Development of a Recursive Prediction Model for Non-Stationary/Non-Gaussian Aquifers through History Curves Matching

Abstract:

Deficiency of direct information has been the main obstacle in the subsurface characterizations, which may be supplemented by the secondary information. In the present study, a recursive subsurface prediction algorithm based primarily on direct lithological information and transient pressure changes is proposed by combining a non-parametric geostatistical model and groundwater flow simulation under Bayesian framework. The general performance of the proposed model is comparatively analyzed against that of ensemble Kalman filer (EnKF), which is one of the most popular model for predicting subsurface properties (e.g., permeability) recursively through the assimilation of transient measurements (e.g., groundwater head with time) and the corresponding physical model. For the demonstration of the proposed method, an assumed geologic map containing four different lithologies with the high categorical non-stationarity is employed and a hypothetical hydraulic conductivity map is formulated based on the lithological map. In the predictions, it is hypothesized that the information only at 45 locations are available and the rests are unknown. In the comparisons of two competing models, 48, 96 and 148 conditional realizations are generated to examine the model sensitivities to the number of the realizations. Additionally, a hypothetical pumping test was performed based on the assumed hydraulic conductivity to acquire history curves at a few observation wells. Both models commonly show gradual improvements in the prediction quality. However, the proposed model shows overall outperformance in terms of the improvement rate and the convergence, especially, in the predictability for spatial connectivity of the highly permeable structures.
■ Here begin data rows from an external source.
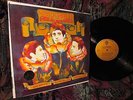 RARE '67 MONO  BEAU BRUMMELS   TRIANGLE   RATED w/ SGT PEPPER & FOREVER CHANGES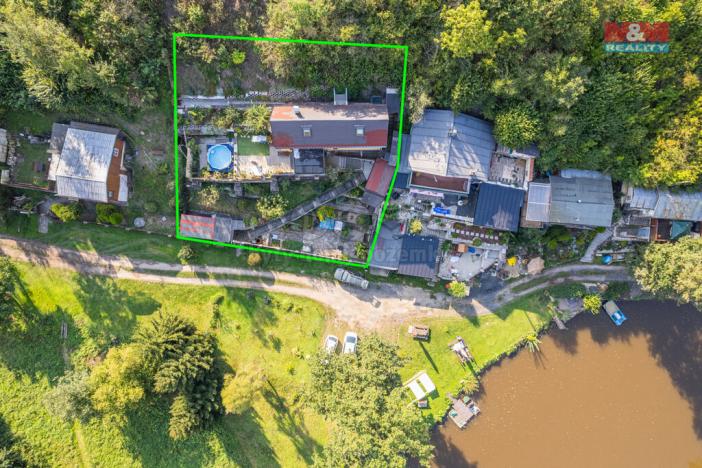 Prodej rodinného domu, Počedělice - Volenice, 120 m2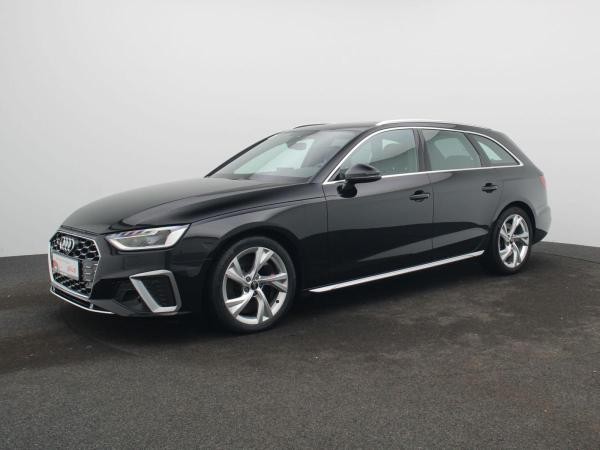 Audi S4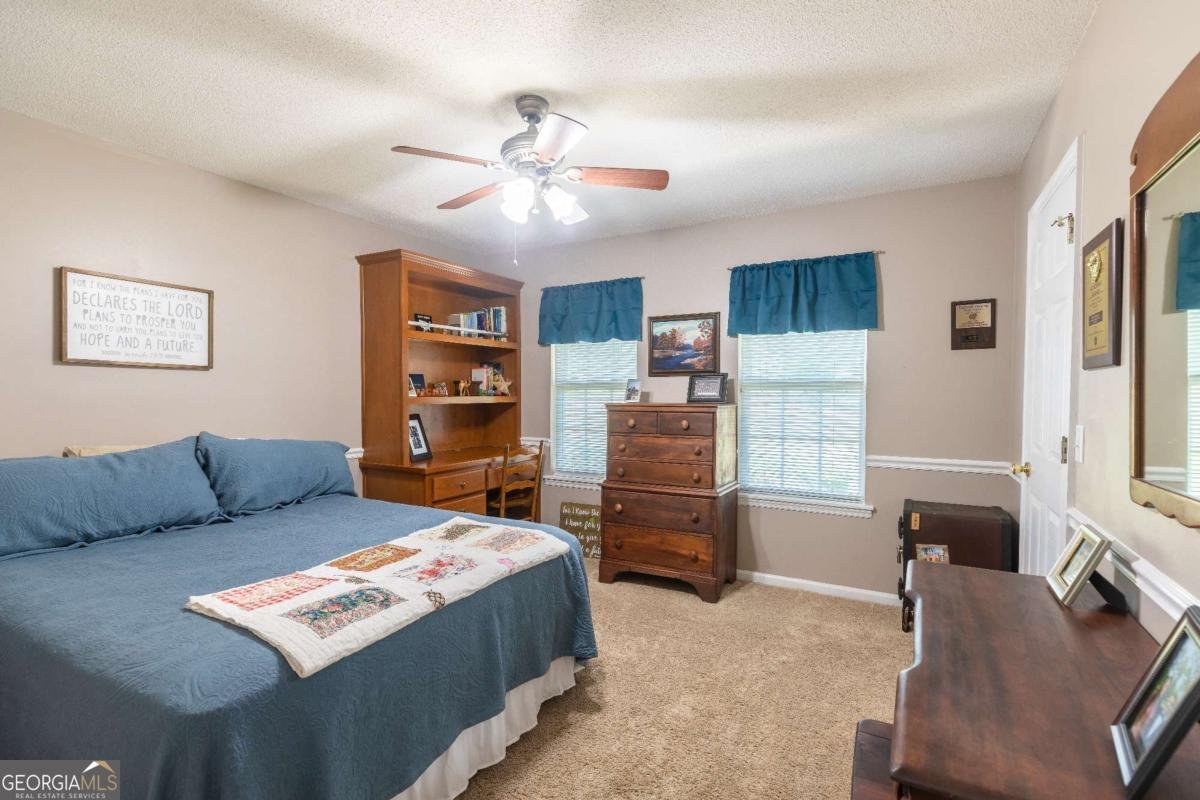 301 Willow Drive Glennville - 20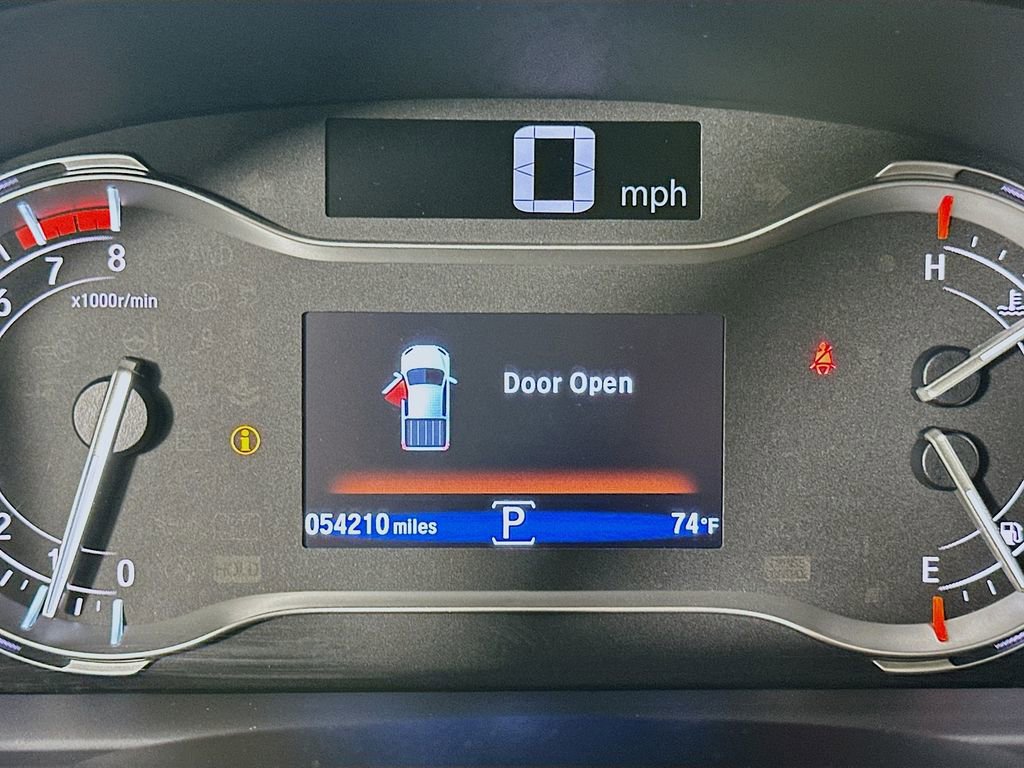 Certified 2023 Honda Ridgeline RTL-E image 12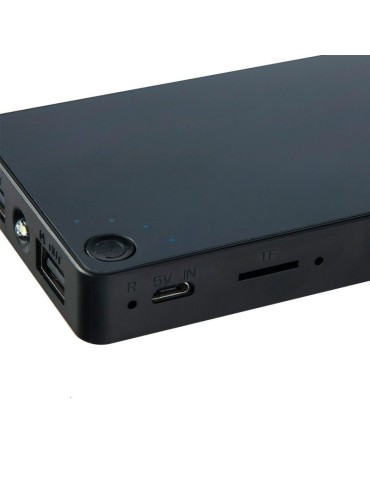 Hidden camera in a Powerbank  Secutek SAH-IP036 - Full HD, WiFi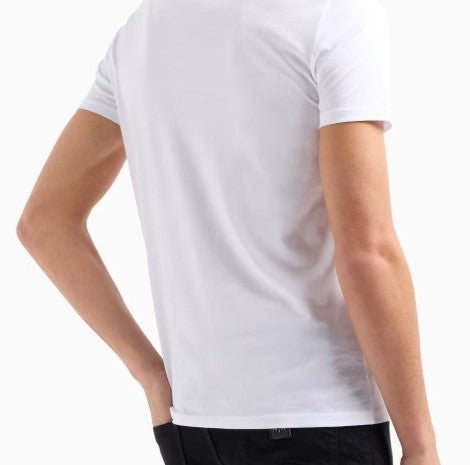 T SHIRT UOMO ARMANI EXCHANGE - 8NZT74ZJA5Z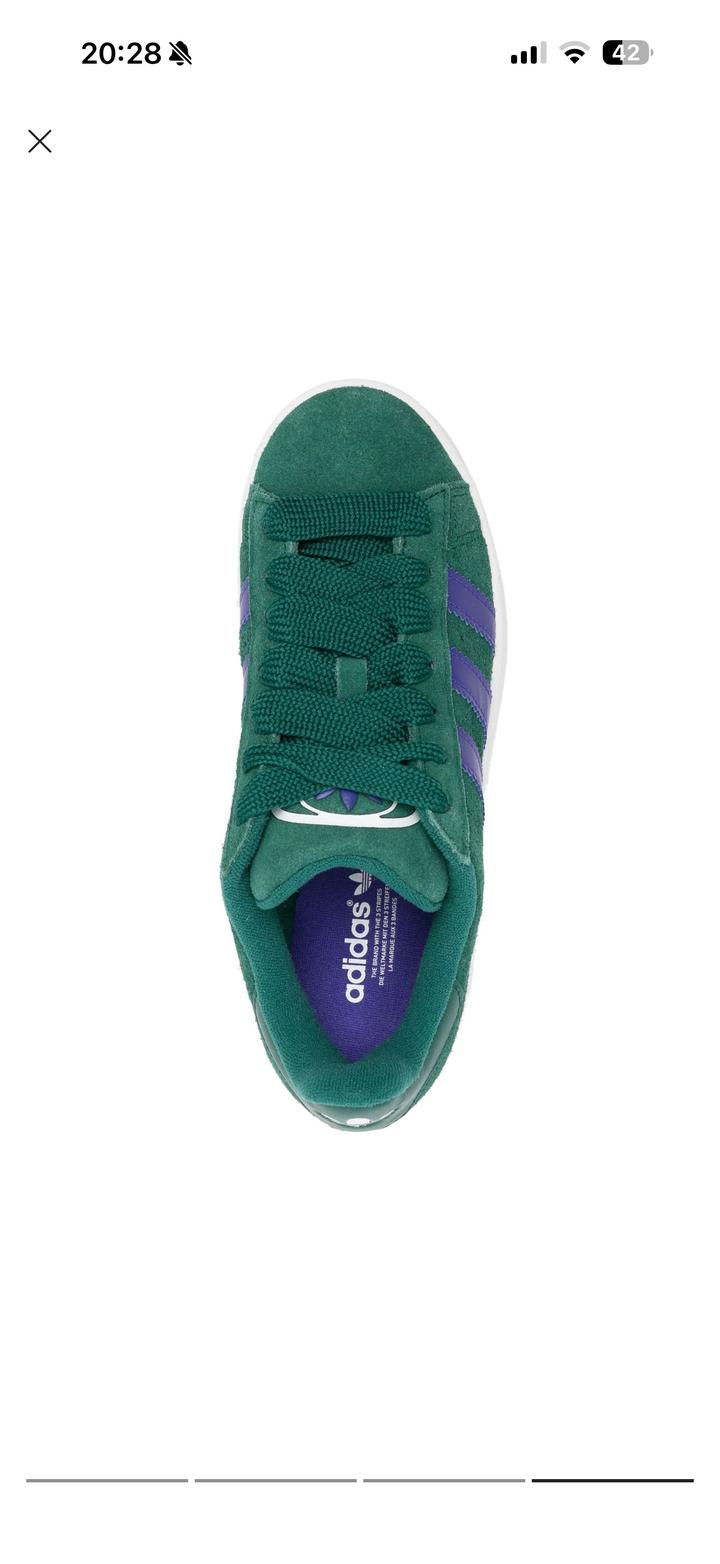 Оригинальные Adidas Kampus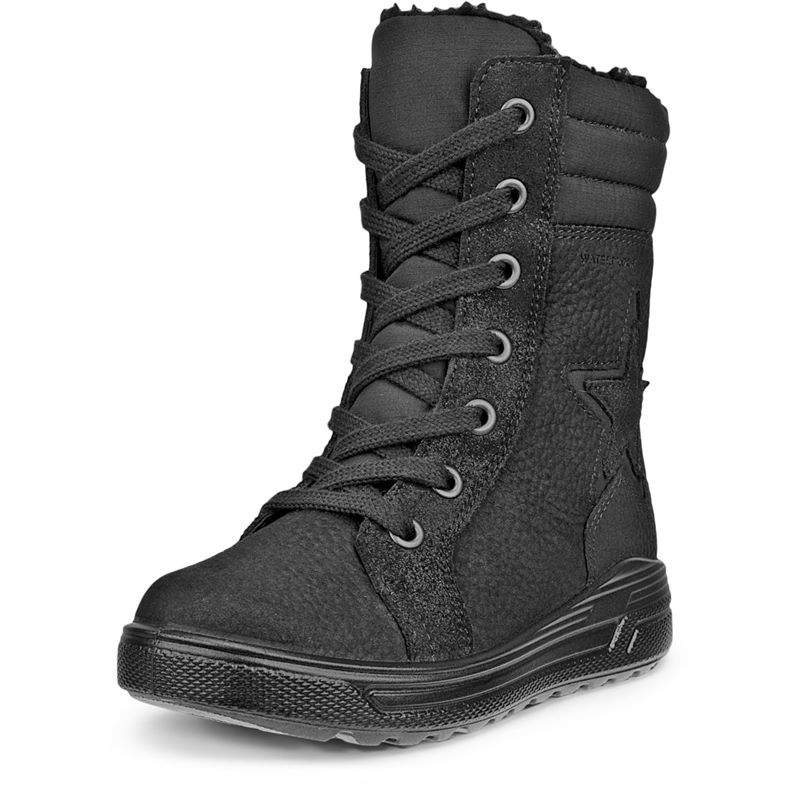 ecco urban snowboarder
Besides, the predictions from the proposed model shows less sensitivity to the number of input realizations indicating computational advantages over EnKF. Therefore, it may be concluded that the predictions of the proposed model supplements those from the EnKF in various ways with relatively trivial computational burden. Due to the modularity, it is expected that the proposed model can be applied to many practical problems which have resemblance to the demonstrated one once the physical models are provided.